▸ PROBLEM SET:
1. In the comments about Lacroix, what name does one commenter imagine for a new label?
2. From the comments about Lacroix, return the stretch from "Fluff Chance this" through "our visual pleasure.".
3. In the comments about Lacroix, shorten the paragraph beginning "I am not surprised at this" while keeping its main points.

▸ TEXT SEGMENT:
________

Fluff Chance this was an achingly beautiful post. I am devastated that Lacroix has lost his house and is reduced to...basically nothing. What do you think this says about Haute Couture? Do you feel as if it is a dying industry?

Simone said...

I am not surprised at this as it seems all the great houses built on name and reputation have becoe marketing symbols even when and if they continue to design couture or ready to wear lines - the licensing seems to outshine the original intent of the line anyway. With that said I C.L. should see it as an opportunity to reinvent himself. Yes, he lost his name, but he didn't lose his talent. Let's just hope his drive and ambition recover so that we can be privy to what new and wonderful things he can make for our visual pleasure.

Anonymous said...

Though this a great sense of Loss, here, there is also a real opportunity for Lacroix to be hired to revamp some existing house. Look at what he did for Pucci. Surely he can rebound and maybe start small like Alaia. The era of the mega brand should be over. I cannot for the life me remember the last time I went to a Gucci, Prada or Dolce store. They have lost their mojo. Valentino, Ferre, Vionnet, Rochas all need attention before they too disappear. Could he fill the shoes at one of thes historic houses? CL take some time away from the business. Find your love for creating beautiful fashion again (if you have not lost the desire) and come roaring back STRONGER than ever.

Anonymous said...

I see a new label emerging - CLX. He should do a behemoth book like Tom Ford did when left Gucci. Celebrate his accomplishmentand close the Book (chapter) on that part of his life. He is still the very talent this industry needs and cannot lose.

________

▸ PROVIDED RECORDS:
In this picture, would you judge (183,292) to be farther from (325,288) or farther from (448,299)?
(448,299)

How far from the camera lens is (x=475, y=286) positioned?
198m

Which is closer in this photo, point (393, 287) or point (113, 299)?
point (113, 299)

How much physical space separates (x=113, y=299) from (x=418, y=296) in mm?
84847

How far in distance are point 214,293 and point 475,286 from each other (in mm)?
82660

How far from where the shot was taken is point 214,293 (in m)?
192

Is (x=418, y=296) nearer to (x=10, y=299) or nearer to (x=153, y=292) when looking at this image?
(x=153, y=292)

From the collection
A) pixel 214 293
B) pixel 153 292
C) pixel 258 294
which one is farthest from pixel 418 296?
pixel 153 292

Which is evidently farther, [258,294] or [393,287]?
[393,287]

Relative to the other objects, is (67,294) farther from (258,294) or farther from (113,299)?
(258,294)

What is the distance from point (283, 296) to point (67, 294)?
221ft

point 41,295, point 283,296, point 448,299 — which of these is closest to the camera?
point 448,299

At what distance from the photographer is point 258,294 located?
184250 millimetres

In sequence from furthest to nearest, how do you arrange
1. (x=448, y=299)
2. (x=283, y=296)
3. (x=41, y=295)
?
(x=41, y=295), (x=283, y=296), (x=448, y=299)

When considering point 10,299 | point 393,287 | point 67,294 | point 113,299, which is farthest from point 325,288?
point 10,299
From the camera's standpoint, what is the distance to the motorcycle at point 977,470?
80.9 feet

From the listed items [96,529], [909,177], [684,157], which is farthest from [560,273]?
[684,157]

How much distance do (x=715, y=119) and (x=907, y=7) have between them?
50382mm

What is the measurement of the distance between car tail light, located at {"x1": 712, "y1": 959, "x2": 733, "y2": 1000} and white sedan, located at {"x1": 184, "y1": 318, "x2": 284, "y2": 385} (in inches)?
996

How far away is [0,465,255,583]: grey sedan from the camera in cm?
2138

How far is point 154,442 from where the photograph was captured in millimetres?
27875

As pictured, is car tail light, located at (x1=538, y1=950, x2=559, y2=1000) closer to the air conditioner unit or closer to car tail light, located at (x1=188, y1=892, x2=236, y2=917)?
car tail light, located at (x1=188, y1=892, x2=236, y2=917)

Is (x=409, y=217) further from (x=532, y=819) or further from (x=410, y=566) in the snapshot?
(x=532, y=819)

________

▸ SOLUTIONS BELOW:
1. CLX

2.
Fluff Chance this was an achingly beautiful post. I am devastated that Lacroix has lost his house and is reduced to...basically nothing. What do you think this says about Haute Couture? Do you feel as if it is a dying industry?

Simone said...

I am not surprised at this as it seems all the great houses built on name and reputation have becoe marketing symbols even when and if they continue to design couture or ready to wear lines - the licensing seems to outshine the original intent of the line anyway. With that said I C.L. should see it as an opportunity to reinvent himself. Yes, he lost his name, but he didn't lose his talent. Let's just hope his drive and ambition recover so that we can be privy to what new and wonderful things he can make for our visual pleasure.

3. The commenter is not surprised, since great houses built on name and reputation have become marketing symbols whose licensing overshadows the original intent of their lines. Lacroix lost his name but not his talent, and should treat this as a chance to reinvent himself. The commenter hopes his drive and ambition recover so he can create new work.